[Crawled caption data]
+-------+
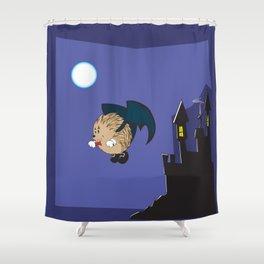 vampire hedgie Shower Curtain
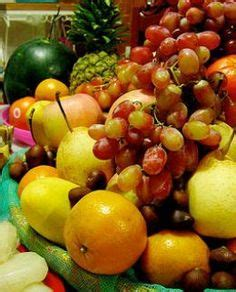 luck fruits for new years 1000 images about traditions on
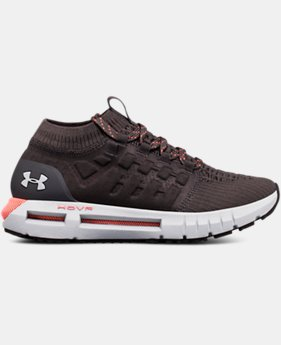 Women's UA HOVR Phantom Running Shoes  6  Colors Available $160
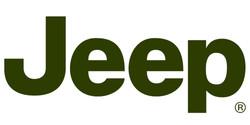 Jeep Tiltons Automotive Service
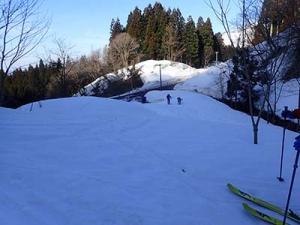 護摩堂山を滑る!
+-------+
*Required work*. Copy each line above precisely, dropping the pictures.

*Solution*.
 vampire hedgie Shower Curtain
 luck fruits for new years 1000 images about traditions on
 Women's UA HOVR Phantom Running Shoes  6  Colors Available $160
 Jeep Tiltons Automotive Service
 護摩堂山を滑る!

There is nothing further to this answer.